Sarasvati-rahasya Upanishad
From Wikipedia, the free encyclopedia
| Sarasvati-rahasya Upanishad | |
|---|---|
| Devanagari | सरस्वती रहस्य |
| IAST | Sarasvatī Rahasya |
| Title means | Mystery of goddess Sarasvati |
| Date | 12th- to 16th-century CE[1][2] |
| Type | Shakta[3] |
| Linked Veda | Krishna Yajurveda[4] |
| Chapters | 2 |
| Verses | 47[5] |
| Philosophy | Shaktism, Vedanta[6][7] |
The Sarasvati-rahasya Upanishad (Sanskrit: सरस्वती रहस्य उपनिषत्, IAST: Sarasvatī-rahasya Upaniṣad), meaning “the Secret Knowledge of the Wisdom Goddess”,[8] is a late medieval era Sanskrit text and one of the minor Upanishads of Hinduism.[9] The text is classified as one of the eight Shakta Upanishads and embedded in the Krishna Yajurveda.[4][10]
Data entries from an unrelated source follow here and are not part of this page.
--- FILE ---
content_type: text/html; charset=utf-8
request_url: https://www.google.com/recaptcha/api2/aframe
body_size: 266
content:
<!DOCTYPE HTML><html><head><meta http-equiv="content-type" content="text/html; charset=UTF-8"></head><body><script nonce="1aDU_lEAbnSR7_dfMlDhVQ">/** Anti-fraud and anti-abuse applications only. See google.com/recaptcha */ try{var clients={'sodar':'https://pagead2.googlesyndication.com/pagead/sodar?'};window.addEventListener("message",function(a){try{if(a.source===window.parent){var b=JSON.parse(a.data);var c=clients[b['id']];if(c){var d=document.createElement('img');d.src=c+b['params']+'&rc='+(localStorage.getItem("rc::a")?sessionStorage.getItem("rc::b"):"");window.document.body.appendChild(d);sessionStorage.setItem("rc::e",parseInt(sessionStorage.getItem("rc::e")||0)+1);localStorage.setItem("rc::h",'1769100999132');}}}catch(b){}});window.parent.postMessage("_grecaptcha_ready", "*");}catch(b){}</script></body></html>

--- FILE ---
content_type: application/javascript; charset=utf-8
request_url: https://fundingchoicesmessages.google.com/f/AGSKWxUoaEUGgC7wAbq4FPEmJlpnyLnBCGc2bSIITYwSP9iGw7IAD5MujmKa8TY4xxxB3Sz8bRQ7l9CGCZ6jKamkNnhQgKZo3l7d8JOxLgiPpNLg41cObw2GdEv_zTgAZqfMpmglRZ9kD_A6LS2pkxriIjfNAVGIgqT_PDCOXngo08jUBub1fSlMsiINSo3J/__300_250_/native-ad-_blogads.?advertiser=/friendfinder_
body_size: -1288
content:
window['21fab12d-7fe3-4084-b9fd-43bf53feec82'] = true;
The Upanishad is notable for glorifying the feminine as the Shakti (energy, power) and as the metaphysical Brahman principle, and extensively uses a combination of Bhakti and Vedanta terminology.[7][11] Annette Wilke and Oliver Moebus state that the underlying philosophical premise of this text corresponds to Advaita Vedanta.[12] The text is important to the Goddess traditions of Hinduism.[13][14]
The author and the century in which Sarasvati-rahsya Upanishad was composed is unknown. It is a late Upanishad, likely from the late medieval period.[15] The text was likely composed, in the same period as other Shakta Upanishads, between the 12th- and 15th-century CE.[1] The text, along with other Shakta Upanishads, has been dated to 16th-century, according to C Mackenzie Brown – a professor of Religion and writer of books on Hindu goddesses.[2] Even though this text is of relatively late origin, Sarasvati as goddess is traceable to Vedic literature from the 2nd millennium BCE.[16][17][18]
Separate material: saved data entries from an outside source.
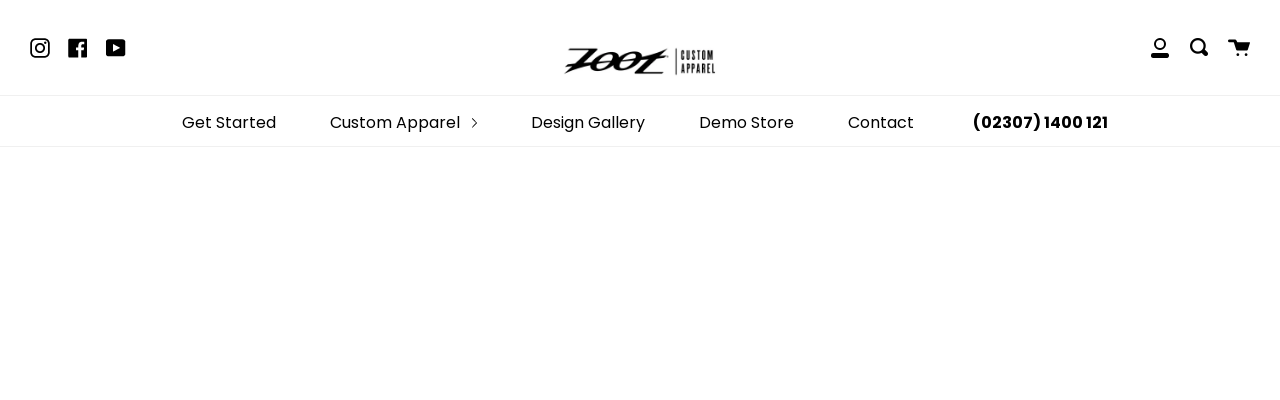

--- FILE ---
content_type: application/javascript; charset=utf-8
request_url: https://cs.complianz.io/cookie-solution/confs/js/43410969.js
body_size: -174
content:
_cmplc.csRC = { consApiKey: 'AqY9vu5q0XEjPyz1n8eTIN58338Y7YQo', brand: 'Complianz', publicId: 'ecd11975-fc90-4841-af7e-aac138b5cb47', floatingGroup: false };
_cmplc.csEnabled = true;
_cmplc.csPurposes = [1,3,5];
_cmplc.cpUpd = 1768475819;
_cmplc.csFeatures = {"geolocation_setting":true,"compliance_solution_white_labeling":1,"rejection_recovery":false,"full_customization":true,"multiple_languages":true,"mobile_app_integration":false};
_cmplc.csT = null;
_cmplc.googleConsentModeV2 = true;
_cmplc.totalNumberOfProviders = 6;


--- FILE ---
content_type: text/javascript; charset=utf-8
request_url: https://custom.zootsports.eu/en-eu/cart/update.js
body_size: 176
content:
{"token":"hWN80CASam9ps2XHPopQRPXu?key=bde19c27adf2beb7409e68329b35cb4a","note":null,"attributes":{"language":"en"},"original_total_price":0,"total_price":0,"total_discount":0,"total_weight":0.0,"item_count":0,"items":[],"requires_shipping":false,"currency":"EUR","items_subtotal_price":0,"cart_level_discount_applications":[],"discount_codes":[],"items_changelog":{"added":[]}}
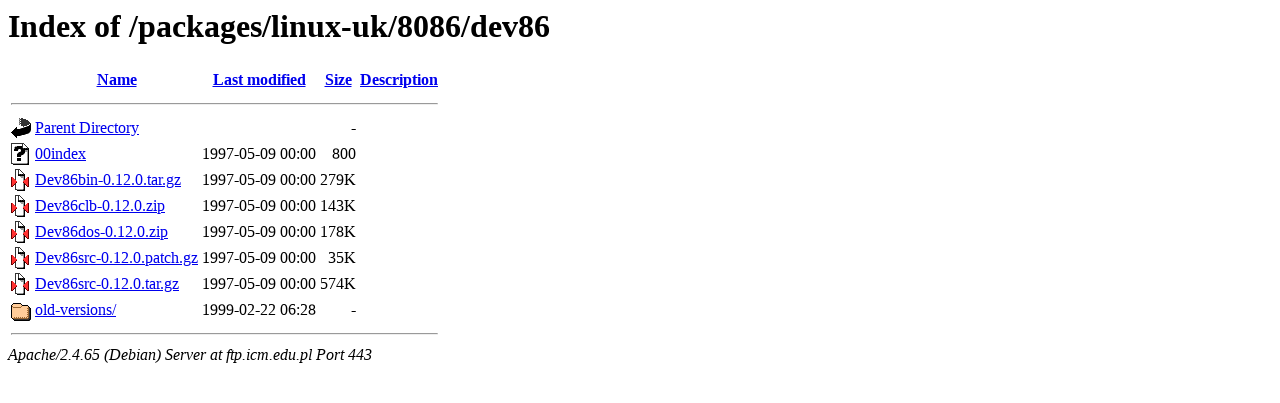

--- FILE ---
content_type: text/html;charset=UTF-8
request_url: https://ftp.icm.edu.pl/packages/linux-uk/8086/dev86/
body_size: 622
content:
<!DOCTYPE HTML PUBLIC "-//W3C//DTD HTML 3.2 Final//EN">
<html>
 <head>
  <title>Index of /packages/linux-uk/8086/dev86</title>
 </head>
 <body>
<h1>Index of /packages/linux-uk/8086/dev86</h1>
  <table>
   <tr><th valign="top"><img src="/icons/blank.gif" alt="[ICO]"></th><th><a href="?C=N;O=D">Name</a></th><th><a href="?C=M;O=A">Last modified</a></th><th><a href="?C=S;O=A">Size</a></th><th><a href="?C=D;O=A">Description</a></th></tr>
   <tr><th colspan="5"><hr></th></tr>
<tr><td valign="top"><img src="/icons/back.gif" alt="[PARENTDIR]"></td><td><a href="/packages/linux-uk/8086/">Parent Directory</a></td><td>&nbsp;</td><td align="right">  - </td><td>&nbsp;</td></tr>
<tr><td valign="top"><img src="/icons/unknown.gif" alt="[   ]"></td><td><a href="00index">00index</a></td><td align="right">1997-05-09 00:00  </td><td align="right">800 </td><td>&nbsp;</td></tr>
<tr><td valign="top"><img src="/icons/compressed.gif" alt="[   ]"></td><td><a href="Dev86bin-0.12.0.tar.gz">Dev86bin-0.12.0.tar.gz</a></td><td align="right">1997-05-09 00:00  </td><td align="right">279K</td><td>&nbsp;</td></tr>
<tr><td valign="top"><img src="/icons/compressed.gif" alt="[   ]"></td><td><a href="Dev86clb-0.12.0.zip">Dev86clb-0.12.0.zip</a></td><td align="right">1997-05-09 00:00  </td><td align="right">143K</td><td>&nbsp;</td></tr>
<tr><td valign="top"><img src="/icons/compressed.gif" alt="[   ]"></td><td><a href="Dev86dos-0.12.0.zip">Dev86dos-0.12.0.zip</a></td><td align="right">1997-05-09 00:00  </td><td align="right">178K</td><td>&nbsp;</td></tr>
<tr><td valign="top"><img src="/icons/compressed.gif" alt="[   ]"></td><td><a href="Dev86src-0.12.0.patch.gz">Dev86src-0.12.0.patch.gz</a></td><td align="right">1997-05-09 00:00  </td><td align="right"> 35K</td><td>&nbsp;</td></tr>
<tr><td valign="top"><img src="/icons/compressed.gif" alt="[   ]"></td><td><a href="Dev86src-0.12.0.tar.gz">Dev86src-0.12.0.tar.gz</a></td><td align="right">1997-05-09 00:00  </td><td align="right">574K</td><td>&nbsp;</td></tr>
<tr><td valign="top"><img src="/icons/folder.gif" alt="[DIR]"></td><td><a href="old-versions/">old-versions/</a></td><td align="right">1999-02-22 06:28  </td><td align="right">  - </td><td>&nbsp;</td></tr>
   <tr><th colspan="5"><hr></th></tr>
</table>
<address>Apache/2.4.65 (Debian) Server at ftp.icm.edu.pl Port 443</address>
</body></html>
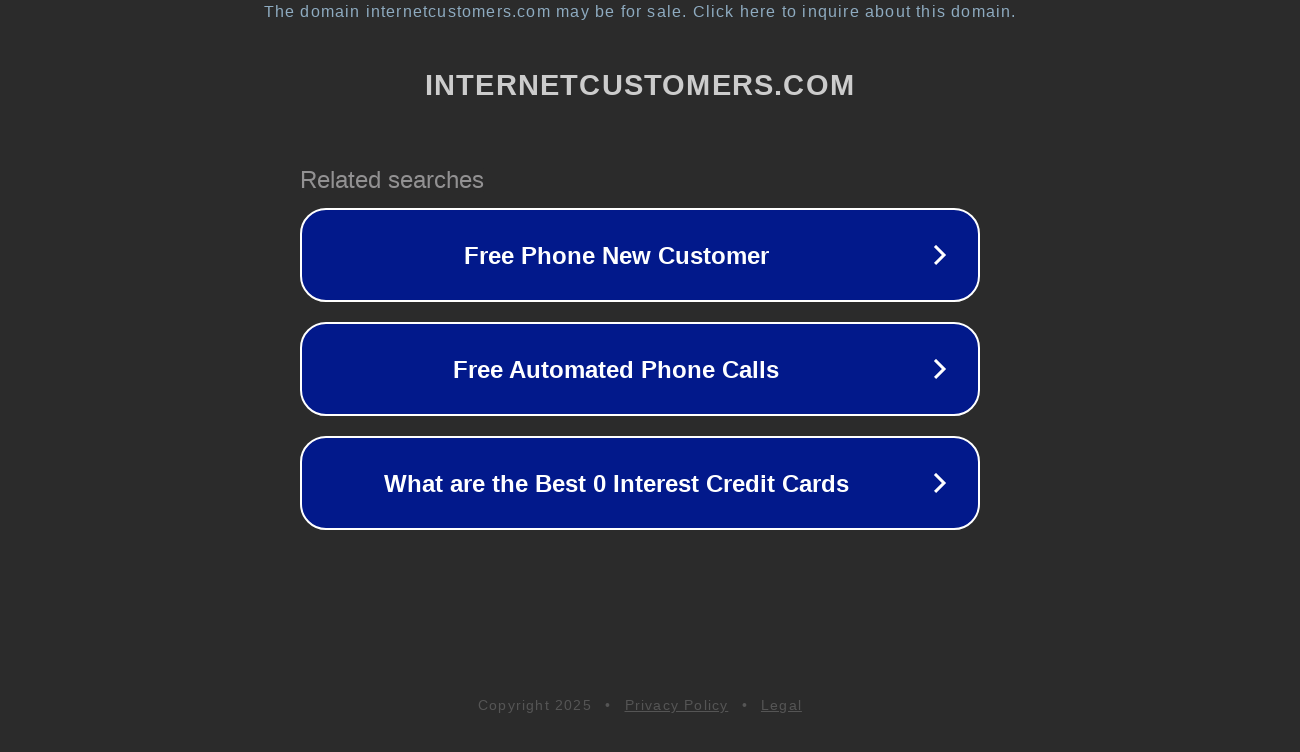

--- FILE ---
content_type: text/html; charset=utf-8
request_url: http://internetcustomers.com/index.php?a=d&id=1616
body_size: 1122
content:
<!doctype html>
<html data-adblockkey="MFwwDQYJKoZIhvcNAQEBBQADSwAwSAJBANDrp2lz7AOmADaN8tA50LsWcjLFyQFcb/P2Txc58oYOeILb3vBw7J6f4pamkAQVSQuqYsKx3YzdUHCvbVZvFUsCAwEAAQ==_m/QCF0Q+GVgAp6uv7W2VVSwUKBuFWdC7swlqWxI4Q65ayyB+ZudWSK4gHUehvHrDCPAHvvHSzMmVvwDy8W4JkA==" lang="en" style="background: #2B2B2B;">
<head>
    <meta charset="utf-8">
    <meta name="viewport" content="width=device-width, initial-scale=1">
    <link rel="icon" href="[data-uri]">
    <link rel="preconnect" href="https://www.google.com" crossorigin>
</head>
<body>
<div id="target" style="opacity: 0"></div>
<script>window.park = "[base64]";</script>
<script src="/bMgUFIxPI.js"></script>
</body>
</html>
The text has been influential in the Shaktism (Goddess) tradition of Hinduism. Many of its verses are found incorporated in later Shakti texts such as the Vakyasudha, a treatise on non-dualist Vedanta school of Hindu philosophy.[19] This link had been a basis for dating this text to be from the 1st-millennium, by Maurice Winternitz and Louis Renou, because they credited the 8th-century Adi Shankara to have composed Balabodhani, which some scholars such as Windischmann considered to have been also titled as Vakyasudha and Drigdrishya Viveka.[19] However, 20th-century scholarship doubts that Shankara was the actual author of several secondary works attributed to him, and thus it is unclear if Vakyasudha or this Upanishadic text existed before 8th-century CE.[20][21]
Manuscripts of this text are also found titled as Sarasvati Upanisad, Saraswati Rahasyopnisad, Sarasvatyupanishad and Sarasvatirahasyopanisad.[22][23] In the Telugu language anthology of 108 Upanishads of the Muktika canon, narrated by Rama to Hanuman, it is listed at number 106.[24]